__Stated goal A__: Condense the paragraph that begins "Perfect Best is a compilation album" in the article on Perfect Best into a short list that keeps its main facts.
__Stated goal B__: Find each line of the entries that contains the string "board" and copy it out. Case counts.

__Document__:
— BEGIN —
Compilation album by X Japan
- Released: February 24, 1999
- Genre: Heavy metal, speed metal, power metal, symphonic power metal, progressive metal
- Length: 2:26:14
- Label: Atlantic

X Japan chronology
| Star Box (X Japan album) (1999) | Perfect Best (1999) | Best: Fan's Selection (2001) |

= Perfect Best =

Perfect Best is a compilation album by Japanese heavy metal band X Japan, released on February 24, 1999. It includes songs that go from their debut album Vanishing Vision to Dahlia, and also an interview with Yoshiki. Some tracks are taken from Live Live Live Tokyo Dome 1993-1996. The album reached number 4 on the Oricon chart. It was certified gold by RIAJ.

Although there is no description in particular, all tracks are remastered for this album.

==Track listing==
Disc One
1. "Prologue ~ World Anthem" (1993 Live)
— END —
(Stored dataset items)
— BEGIN —
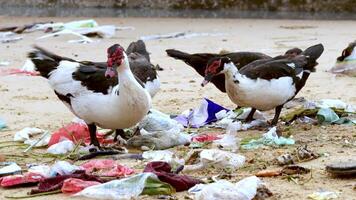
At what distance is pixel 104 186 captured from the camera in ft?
15.0

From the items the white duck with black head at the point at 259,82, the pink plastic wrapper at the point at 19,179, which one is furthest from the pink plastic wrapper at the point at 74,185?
the white duck with black head at the point at 259,82

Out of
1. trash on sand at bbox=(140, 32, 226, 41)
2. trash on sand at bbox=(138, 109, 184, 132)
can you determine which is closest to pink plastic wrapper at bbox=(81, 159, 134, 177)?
trash on sand at bbox=(138, 109, 184, 132)

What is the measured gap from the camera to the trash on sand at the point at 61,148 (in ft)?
19.6

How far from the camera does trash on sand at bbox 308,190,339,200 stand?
4.38 metres

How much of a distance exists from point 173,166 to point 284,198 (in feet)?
3.11

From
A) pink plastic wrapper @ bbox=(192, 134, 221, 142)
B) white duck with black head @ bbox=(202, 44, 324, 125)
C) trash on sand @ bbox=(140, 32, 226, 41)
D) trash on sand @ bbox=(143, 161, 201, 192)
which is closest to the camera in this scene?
trash on sand @ bbox=(143, 161, 201, 192)

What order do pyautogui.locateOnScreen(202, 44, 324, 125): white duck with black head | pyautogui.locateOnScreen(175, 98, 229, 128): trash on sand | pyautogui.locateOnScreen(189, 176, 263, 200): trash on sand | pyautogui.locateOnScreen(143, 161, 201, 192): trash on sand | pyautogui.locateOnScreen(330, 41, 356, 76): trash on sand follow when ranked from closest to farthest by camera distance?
pyautogui.locateOnScreen(189, 176, 263, 200): trash on sand < pyautogui.locateOnScreen(143, 161, 201, 192): trash on sand < pyautogui.locateOnScreen(202, 44, 324, 125): white duck with black head < pyautogui.locateOnScreen(175, 98, 229, 128): trash on sand < pyautogui.locateOnScreen(330, 41, 356, 76): trash on sand

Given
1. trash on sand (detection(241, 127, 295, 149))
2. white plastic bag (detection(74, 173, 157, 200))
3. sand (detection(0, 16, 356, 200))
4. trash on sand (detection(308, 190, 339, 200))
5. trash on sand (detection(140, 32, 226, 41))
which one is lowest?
trash on sand (detection(140, 32, 226, 41))

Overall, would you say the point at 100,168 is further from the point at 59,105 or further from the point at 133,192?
the point at 59,105

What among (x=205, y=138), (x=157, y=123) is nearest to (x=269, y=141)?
(x=205, y=138)

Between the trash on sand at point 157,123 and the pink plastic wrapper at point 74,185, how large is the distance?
1886 millimetres

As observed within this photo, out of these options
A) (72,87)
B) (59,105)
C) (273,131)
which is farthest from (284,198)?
(59,105)

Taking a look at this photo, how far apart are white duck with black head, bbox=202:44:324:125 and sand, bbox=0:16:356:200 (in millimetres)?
260

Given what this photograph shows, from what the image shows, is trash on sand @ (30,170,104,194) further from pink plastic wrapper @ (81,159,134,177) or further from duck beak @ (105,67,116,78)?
duck beak @ (105,67,116,78)
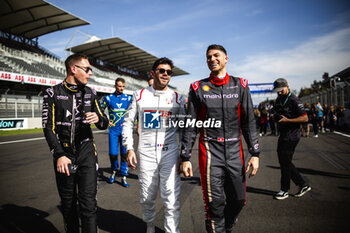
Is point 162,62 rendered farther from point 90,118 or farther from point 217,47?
point 90,118

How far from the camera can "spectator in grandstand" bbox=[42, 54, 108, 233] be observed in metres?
2.30

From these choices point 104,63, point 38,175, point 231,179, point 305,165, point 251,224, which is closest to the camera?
point 231,179

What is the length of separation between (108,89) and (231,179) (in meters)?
29.9

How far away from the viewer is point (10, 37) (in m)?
27.6

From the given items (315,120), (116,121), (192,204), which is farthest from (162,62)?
(315,120)

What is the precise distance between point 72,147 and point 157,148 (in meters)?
0.88

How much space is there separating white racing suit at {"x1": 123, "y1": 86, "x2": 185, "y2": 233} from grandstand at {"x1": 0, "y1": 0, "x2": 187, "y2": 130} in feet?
57.0

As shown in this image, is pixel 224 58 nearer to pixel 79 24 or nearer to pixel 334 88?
pixel 334 88

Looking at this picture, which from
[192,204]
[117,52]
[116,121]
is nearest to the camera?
[192,204]

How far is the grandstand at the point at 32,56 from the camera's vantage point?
18.4 m

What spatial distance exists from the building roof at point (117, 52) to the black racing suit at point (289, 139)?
35.5 metres

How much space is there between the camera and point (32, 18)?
2578 centimetres

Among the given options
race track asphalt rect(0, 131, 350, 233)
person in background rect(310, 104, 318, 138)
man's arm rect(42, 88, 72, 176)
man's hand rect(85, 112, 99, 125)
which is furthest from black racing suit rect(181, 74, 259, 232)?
person in background rect(310, 104, 318, 138)

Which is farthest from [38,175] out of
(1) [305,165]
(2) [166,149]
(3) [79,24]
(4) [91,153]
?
(3) [79,24]
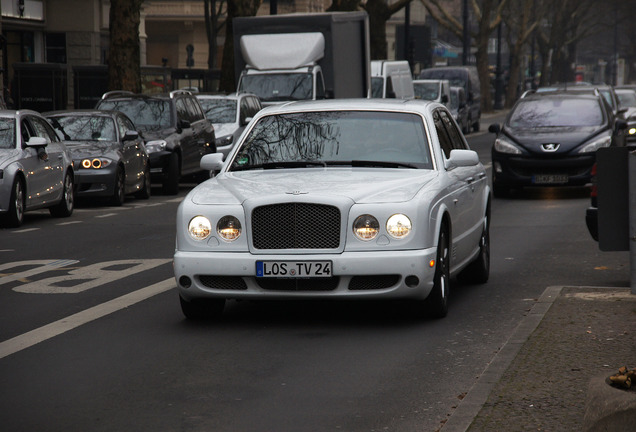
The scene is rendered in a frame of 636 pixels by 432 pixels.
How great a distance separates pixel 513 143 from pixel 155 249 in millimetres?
8933

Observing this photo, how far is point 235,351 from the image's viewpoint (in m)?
7.94

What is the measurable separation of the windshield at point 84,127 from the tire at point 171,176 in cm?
201

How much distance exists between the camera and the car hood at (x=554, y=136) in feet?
68.9

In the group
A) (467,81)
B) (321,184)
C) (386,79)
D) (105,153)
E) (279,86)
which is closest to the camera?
(321,184)

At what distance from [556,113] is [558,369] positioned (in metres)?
15.7

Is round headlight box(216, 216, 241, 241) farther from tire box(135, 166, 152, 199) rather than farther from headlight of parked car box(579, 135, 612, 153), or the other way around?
tire box(135, 166, 152, 199)

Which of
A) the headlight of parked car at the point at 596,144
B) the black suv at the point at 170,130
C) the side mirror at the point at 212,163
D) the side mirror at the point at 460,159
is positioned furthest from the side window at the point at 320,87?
the side mirror at the point at 460,159

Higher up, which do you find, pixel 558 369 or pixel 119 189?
pixel 558 369

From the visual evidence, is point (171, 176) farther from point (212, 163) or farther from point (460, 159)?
point (460, 159)

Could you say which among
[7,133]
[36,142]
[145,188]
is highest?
[7,133]

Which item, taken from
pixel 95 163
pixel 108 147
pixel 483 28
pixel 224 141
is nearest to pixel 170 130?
pixel 224 141

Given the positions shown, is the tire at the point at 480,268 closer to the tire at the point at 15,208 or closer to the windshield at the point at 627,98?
the tire at the point at 15,208

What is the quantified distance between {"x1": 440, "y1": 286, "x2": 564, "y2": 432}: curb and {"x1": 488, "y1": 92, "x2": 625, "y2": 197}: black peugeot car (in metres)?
11.5

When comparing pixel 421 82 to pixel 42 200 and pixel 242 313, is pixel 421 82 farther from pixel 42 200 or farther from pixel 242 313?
pixel 242 313
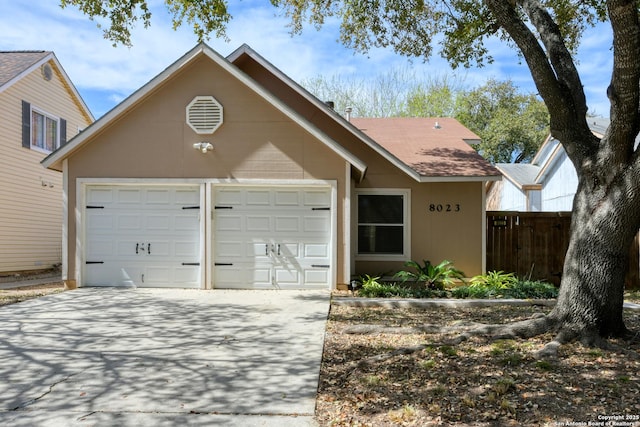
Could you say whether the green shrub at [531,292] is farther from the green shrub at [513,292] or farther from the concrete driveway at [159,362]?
the concrete driveway at [159,362]

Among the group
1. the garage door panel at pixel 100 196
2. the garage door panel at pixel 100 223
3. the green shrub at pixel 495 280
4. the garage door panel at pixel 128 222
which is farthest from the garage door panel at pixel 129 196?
the green shrub at pixel 495 280

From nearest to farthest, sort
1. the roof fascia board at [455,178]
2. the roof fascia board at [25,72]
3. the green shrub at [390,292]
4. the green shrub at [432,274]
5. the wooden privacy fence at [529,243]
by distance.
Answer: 1. the green shrub at [390,292]
2. the green shrub at [432,274]
3. the roof fascia board at [455,178]
4. the wooden privacy fence at [529,243]
5. the roof fascia board at [25,72]

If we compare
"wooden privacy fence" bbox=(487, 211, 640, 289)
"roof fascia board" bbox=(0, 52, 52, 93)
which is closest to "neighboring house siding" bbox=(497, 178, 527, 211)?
"wooden privacy fence" bbox=(487, 211, 640, 289)

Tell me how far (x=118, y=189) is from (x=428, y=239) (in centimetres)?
724

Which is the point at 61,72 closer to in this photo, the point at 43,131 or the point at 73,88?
the point at 73,88

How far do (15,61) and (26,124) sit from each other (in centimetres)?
224

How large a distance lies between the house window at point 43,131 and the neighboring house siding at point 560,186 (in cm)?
1965

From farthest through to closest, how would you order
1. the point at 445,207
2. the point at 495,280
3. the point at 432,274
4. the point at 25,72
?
1. the point at 25,72
2. the point at 445,207
3. the point at 495,280
4. the point at 432,274

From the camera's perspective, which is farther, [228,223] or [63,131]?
[63,131]

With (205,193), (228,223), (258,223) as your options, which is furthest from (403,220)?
(205,193)

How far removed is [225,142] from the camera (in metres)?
9.89

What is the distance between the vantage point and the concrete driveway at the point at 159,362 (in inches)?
153

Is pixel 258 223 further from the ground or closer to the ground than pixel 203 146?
closer to the ground

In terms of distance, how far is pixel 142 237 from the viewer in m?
10.0
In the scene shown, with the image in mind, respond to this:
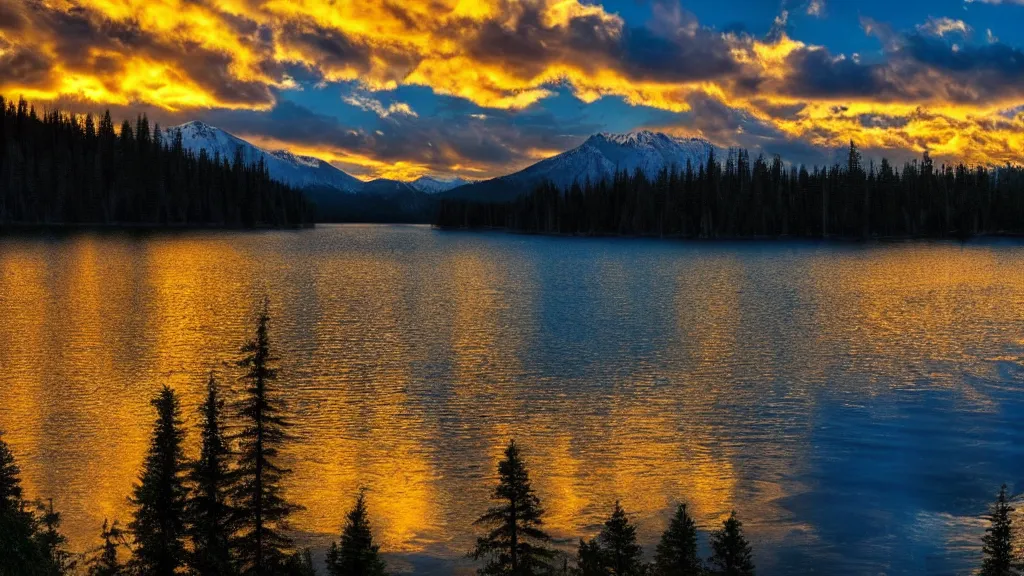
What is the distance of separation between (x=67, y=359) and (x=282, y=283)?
45.3 m

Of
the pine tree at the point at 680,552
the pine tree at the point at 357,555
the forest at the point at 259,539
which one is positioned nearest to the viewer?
the pine tree at the point at 357,555

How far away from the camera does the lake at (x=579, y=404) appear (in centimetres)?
2298

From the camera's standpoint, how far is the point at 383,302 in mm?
74812

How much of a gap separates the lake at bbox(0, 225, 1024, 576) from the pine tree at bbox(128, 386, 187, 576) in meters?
4.87

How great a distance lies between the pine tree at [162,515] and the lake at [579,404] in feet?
16.0

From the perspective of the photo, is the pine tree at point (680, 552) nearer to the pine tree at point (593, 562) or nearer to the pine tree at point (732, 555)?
the pine tree at point (732, 555)

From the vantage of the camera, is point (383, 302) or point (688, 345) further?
point (383, 302)

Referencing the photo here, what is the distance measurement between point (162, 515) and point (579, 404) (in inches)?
859

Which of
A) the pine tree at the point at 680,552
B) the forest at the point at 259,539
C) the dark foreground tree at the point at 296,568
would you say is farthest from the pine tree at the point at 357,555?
the pine tree at the point at 680,552

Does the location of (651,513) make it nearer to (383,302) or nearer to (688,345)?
(688,345)

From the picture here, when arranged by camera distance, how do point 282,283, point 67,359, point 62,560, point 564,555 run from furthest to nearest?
point 282,283, point 67,359, point 564,555, point 62,560

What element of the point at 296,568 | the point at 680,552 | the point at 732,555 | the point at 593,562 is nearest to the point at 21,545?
the point at 296,568

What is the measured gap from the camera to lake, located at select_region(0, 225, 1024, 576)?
2298 centimetres

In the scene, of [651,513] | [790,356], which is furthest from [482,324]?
[651,513]
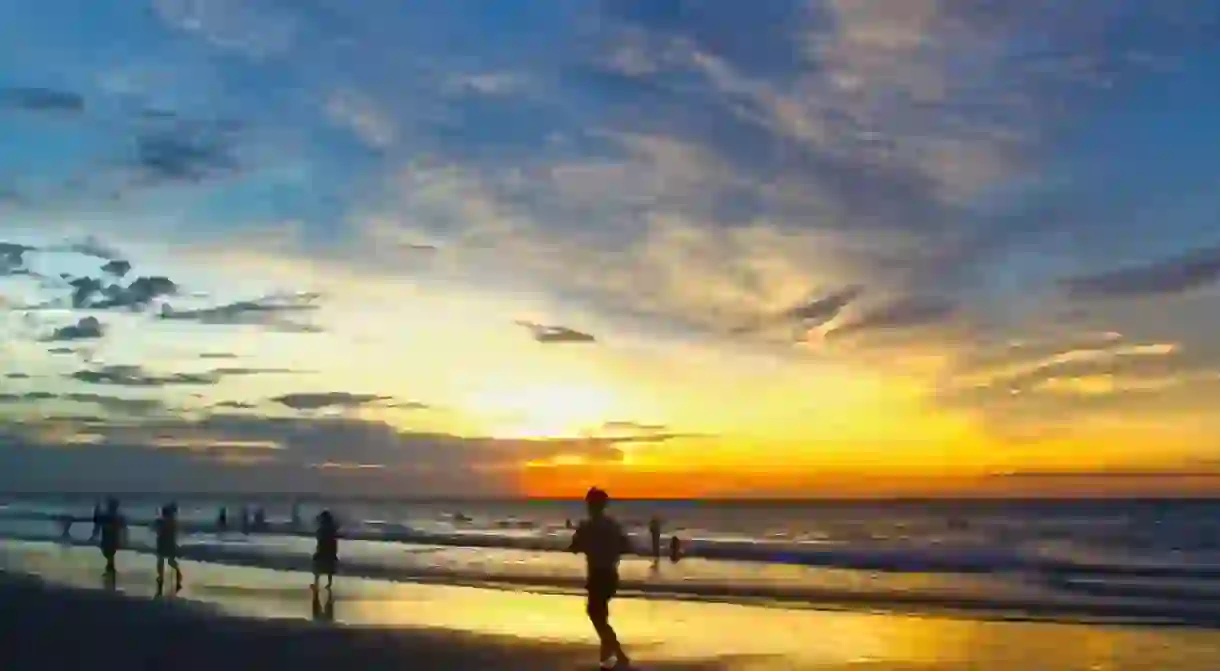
— END —
__Answer A__:
- Compilation album by the Japanese heavy metal band X Japan, released February 24, 1999
- Songs span from their debut album Vanishing Vision to Dahlia, plus an interview with Yoshiki
- Some tracks come from Live Live Live Tokyo Dome 1993-1996
- Reached number 4 on the Oricon chart
- Certified gold by RIAJ

__Answer B__:
1. the roof fascia board at [455,178]
2. the roof fascia board at [25,72]
3. the roof fascia board at [455,178]
5. the roof fascia board at [25,72]
"roof fascia board" bbox=(0, 52, 52, 93)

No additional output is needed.